Eoin Treacy's view In the decade from 2002, US Dollar, British Pound and Euro investors in emerging and commodity related markets could rely on the potential for capital market and currency appreciation. However, over the last year this dynamic has changed with the Dollar, Euro and Pound developing base formation characteristics. Meanwhile, previously firm currencies are being targeted by their respective central banks because of the loss of competitiveness a strong currency represents.

The Brazilians have been defending the $1.60 area since at least 2008; suggesting that while they will tolerate a weaker currency, the 2008 and 2011 peaks represent a line in the sand for the administration. The Bovespa Index hit peaks above 70,000 in 2008 and 2010 and has been deteriorating since. It encountered resistance near the psychological 50,000 two weeks ago and a sustained move above that level would suggest a return to demand dominance beyond the short term. Today's strength in both the stock market and currency are encouraging provided the low near 45,000 holds. The strength of the US Dollar has exaggerated the redenominated chart's performance over the last few years.

The Indian Rupee has become so weak that it is now a political liability, having deteriorated by 40% against the Dollar since 2011. The currency's decline has thrown the country's persistent current account deficit into particularly sharp focus. The local currency strength of oil and gold's allure as a store of value are both issues for the administration who was rumoured to have sold Dollars to support the currency today. A sustained move below the 200-day MA would be required to question medium-term Dollar strength. The banking sector has fallen victim to the RBI's attempts to squeeze speculators and is likely to be a lead indicator of a change in sentiment. While currently deeply oversold, a break in the progression of lower rally highs will be required to check the downward bias. In US Dollar terms, the Nifty Index is falling towards the lower side of a more than yearlong range.

The US Dollar has rallied by more than 50% against the Rand since 2011 and a sustained move below the 200-day MA would be required to question medium-term potential for additional strength. To a certain extent, the stock market has been sheltered from currency weakness by the fact that the foreign affiliates of major multinationals have such a high weighting on the JSE. For example BHP Billiton, British American Tobacco, SAB Miller and Richemont are the four largest weighting on the Johannesburg All Share and represent 42% of its market cap. Barclays, Vodafone and Mondi also represent significant weightings. In local currency terms, the Index has been consolidating mostly above the 200-day MA since February and a sustained move below it would be required to question medium=term upside potential. In US Dollar terms, the Index has been rangebound since 2011.

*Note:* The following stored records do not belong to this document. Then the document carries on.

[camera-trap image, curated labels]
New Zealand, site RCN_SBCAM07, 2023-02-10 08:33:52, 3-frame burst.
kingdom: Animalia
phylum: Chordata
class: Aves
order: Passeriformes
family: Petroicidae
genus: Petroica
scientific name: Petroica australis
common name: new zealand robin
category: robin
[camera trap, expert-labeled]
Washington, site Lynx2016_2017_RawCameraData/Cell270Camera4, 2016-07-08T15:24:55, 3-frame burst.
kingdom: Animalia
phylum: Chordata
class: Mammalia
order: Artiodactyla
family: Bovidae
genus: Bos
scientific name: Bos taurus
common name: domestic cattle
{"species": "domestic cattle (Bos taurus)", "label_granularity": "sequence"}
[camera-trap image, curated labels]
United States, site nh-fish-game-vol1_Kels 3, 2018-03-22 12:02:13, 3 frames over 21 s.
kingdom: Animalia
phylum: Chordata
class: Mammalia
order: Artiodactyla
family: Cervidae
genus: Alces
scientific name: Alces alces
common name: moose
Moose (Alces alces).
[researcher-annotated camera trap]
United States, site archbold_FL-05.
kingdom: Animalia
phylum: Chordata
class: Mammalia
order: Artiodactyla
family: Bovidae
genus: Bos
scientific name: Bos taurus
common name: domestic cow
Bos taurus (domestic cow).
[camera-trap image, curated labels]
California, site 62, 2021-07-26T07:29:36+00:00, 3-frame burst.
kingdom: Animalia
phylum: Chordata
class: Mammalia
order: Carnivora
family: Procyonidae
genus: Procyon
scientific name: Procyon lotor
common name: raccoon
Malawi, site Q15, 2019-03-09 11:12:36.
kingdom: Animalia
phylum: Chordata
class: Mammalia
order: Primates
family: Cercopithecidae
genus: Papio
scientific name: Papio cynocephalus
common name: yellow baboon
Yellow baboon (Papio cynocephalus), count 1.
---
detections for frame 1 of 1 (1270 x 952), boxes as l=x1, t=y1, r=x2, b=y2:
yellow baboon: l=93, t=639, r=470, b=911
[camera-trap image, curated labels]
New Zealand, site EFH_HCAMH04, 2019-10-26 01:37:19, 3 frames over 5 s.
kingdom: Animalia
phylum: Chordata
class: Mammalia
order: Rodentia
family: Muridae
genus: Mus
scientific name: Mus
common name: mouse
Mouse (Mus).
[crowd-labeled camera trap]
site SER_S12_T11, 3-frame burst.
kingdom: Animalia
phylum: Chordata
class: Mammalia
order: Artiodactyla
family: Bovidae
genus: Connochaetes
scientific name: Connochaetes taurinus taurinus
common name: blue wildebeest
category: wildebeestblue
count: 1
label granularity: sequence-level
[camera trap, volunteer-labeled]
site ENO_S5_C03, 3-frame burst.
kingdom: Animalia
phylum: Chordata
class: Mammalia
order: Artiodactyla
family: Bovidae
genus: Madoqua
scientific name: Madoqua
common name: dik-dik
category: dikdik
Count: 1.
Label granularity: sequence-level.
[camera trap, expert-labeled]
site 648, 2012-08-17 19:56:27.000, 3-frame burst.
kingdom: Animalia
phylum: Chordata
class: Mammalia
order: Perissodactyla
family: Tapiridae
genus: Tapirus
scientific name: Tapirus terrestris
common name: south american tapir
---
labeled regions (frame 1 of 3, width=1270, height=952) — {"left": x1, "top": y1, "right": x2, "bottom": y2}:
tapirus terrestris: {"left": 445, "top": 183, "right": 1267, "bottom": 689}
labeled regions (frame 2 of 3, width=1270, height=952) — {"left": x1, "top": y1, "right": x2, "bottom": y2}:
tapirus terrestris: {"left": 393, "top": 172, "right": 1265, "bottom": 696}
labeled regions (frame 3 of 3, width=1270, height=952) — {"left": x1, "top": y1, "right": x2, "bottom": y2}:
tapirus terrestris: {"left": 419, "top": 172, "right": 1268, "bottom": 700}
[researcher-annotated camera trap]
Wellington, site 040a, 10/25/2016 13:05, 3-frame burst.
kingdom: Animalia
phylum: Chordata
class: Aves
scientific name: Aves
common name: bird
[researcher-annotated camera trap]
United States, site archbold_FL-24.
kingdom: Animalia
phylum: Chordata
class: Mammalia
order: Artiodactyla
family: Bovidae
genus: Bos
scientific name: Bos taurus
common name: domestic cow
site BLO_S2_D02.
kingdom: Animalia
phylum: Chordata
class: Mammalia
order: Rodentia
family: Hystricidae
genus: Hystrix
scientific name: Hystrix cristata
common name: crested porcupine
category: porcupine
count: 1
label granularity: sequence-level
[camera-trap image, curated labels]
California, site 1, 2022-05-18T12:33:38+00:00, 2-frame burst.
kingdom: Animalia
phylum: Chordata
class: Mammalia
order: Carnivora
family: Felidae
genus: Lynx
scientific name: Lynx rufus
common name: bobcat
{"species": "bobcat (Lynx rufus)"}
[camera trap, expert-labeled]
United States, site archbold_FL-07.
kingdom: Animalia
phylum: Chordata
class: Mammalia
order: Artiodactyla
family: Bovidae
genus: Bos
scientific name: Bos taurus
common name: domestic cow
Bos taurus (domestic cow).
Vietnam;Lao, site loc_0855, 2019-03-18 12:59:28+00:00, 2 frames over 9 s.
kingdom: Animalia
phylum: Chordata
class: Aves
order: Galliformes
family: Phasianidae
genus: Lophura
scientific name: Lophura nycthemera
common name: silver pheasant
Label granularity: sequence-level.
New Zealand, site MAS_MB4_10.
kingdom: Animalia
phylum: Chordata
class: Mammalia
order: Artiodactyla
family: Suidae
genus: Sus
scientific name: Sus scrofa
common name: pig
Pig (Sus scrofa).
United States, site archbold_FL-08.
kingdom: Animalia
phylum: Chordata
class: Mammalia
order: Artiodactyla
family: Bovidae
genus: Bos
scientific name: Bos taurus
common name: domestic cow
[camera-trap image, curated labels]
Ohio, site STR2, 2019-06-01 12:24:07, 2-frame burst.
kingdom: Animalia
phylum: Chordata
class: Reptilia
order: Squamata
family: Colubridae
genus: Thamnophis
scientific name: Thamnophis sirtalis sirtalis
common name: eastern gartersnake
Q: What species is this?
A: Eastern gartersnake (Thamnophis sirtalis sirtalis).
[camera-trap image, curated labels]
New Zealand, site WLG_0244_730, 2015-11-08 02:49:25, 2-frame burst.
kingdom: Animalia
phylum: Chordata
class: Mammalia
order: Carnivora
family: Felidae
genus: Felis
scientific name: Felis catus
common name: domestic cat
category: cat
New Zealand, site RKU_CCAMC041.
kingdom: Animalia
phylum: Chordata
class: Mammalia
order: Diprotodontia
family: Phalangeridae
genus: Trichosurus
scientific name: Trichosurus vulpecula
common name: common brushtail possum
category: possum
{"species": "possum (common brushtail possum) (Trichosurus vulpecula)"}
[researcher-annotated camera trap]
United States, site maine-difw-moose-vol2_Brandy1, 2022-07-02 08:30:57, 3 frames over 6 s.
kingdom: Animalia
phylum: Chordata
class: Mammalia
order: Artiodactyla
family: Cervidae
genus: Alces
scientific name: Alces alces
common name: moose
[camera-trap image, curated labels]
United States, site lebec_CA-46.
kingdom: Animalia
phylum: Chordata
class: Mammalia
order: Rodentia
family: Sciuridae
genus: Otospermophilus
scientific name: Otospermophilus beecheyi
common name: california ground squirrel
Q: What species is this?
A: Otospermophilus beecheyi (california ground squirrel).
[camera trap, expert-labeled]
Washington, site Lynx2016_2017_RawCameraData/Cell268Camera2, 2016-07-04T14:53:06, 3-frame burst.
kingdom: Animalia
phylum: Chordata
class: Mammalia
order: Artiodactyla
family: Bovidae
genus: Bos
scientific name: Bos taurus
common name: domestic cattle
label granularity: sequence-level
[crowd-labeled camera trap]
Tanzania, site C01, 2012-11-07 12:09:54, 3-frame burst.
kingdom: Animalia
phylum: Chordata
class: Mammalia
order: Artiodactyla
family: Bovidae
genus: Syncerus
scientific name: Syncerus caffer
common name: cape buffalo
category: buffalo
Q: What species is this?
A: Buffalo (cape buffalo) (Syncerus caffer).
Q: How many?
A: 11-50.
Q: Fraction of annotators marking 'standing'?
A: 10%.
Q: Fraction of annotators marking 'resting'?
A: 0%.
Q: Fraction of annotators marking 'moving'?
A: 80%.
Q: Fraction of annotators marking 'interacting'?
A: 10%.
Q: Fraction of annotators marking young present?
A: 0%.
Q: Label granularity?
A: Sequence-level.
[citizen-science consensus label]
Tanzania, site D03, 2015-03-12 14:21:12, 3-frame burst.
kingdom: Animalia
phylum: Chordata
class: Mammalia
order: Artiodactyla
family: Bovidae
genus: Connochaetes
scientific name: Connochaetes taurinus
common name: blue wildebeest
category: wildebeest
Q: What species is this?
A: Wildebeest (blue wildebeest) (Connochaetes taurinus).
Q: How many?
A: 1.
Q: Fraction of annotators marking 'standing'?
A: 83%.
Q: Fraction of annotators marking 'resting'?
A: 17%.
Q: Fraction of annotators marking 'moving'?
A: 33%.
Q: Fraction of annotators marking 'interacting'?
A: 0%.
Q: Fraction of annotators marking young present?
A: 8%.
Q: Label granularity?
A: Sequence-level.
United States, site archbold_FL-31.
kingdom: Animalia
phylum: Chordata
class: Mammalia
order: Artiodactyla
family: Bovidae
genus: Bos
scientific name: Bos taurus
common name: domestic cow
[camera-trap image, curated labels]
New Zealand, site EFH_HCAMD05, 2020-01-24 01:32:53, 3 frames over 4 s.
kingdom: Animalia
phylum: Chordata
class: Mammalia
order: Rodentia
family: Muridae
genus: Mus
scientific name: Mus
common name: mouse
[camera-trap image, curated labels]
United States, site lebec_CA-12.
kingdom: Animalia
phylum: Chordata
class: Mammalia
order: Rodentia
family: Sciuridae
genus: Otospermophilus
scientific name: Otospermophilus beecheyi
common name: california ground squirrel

The US Dollar bottomed against the Indonesian Rupiah in 2011 and has found support in the region of the 200-day MA on successive occasions since. While somewhat overbought in the very short-term, a sustained move below the trend mean would be required to begin to question medium-term US Dollar dominance. The Jakarta Composite has been ranging in the region of the MA since late June, but it will need to continue to hold above those lows if the benefit of the doubt is to be given to the medium-term uptrend. In US Dollar terms, the Index continues to extend its decline back into the underlying range.

Turkey has made headlines as a gateway to the Middle East over the last decade but this has not stemmed the decline of the Lira which remains on a medium-term downward trajectory. A break in the US Dollar's progression of higher reaction lows would be required to begin to question the consistency of its advance. Following a steep decline, the National 100 Index has been ranging below the 200-day MA for the last six weeks. A sustained move back above 80,000 will be required to question the medium-term downward bias. The US Dollar denominated Index has a relatively similar pattern.

By contrasting the local currency and US Dollar charts for the above countries we can deduce that currency movements are likely to play a much more important role over the next number of years than they have over the last decade. Additionally, the relative strength of the US Dollar has undoubtedly played a part in Wall Street's outperformance this year.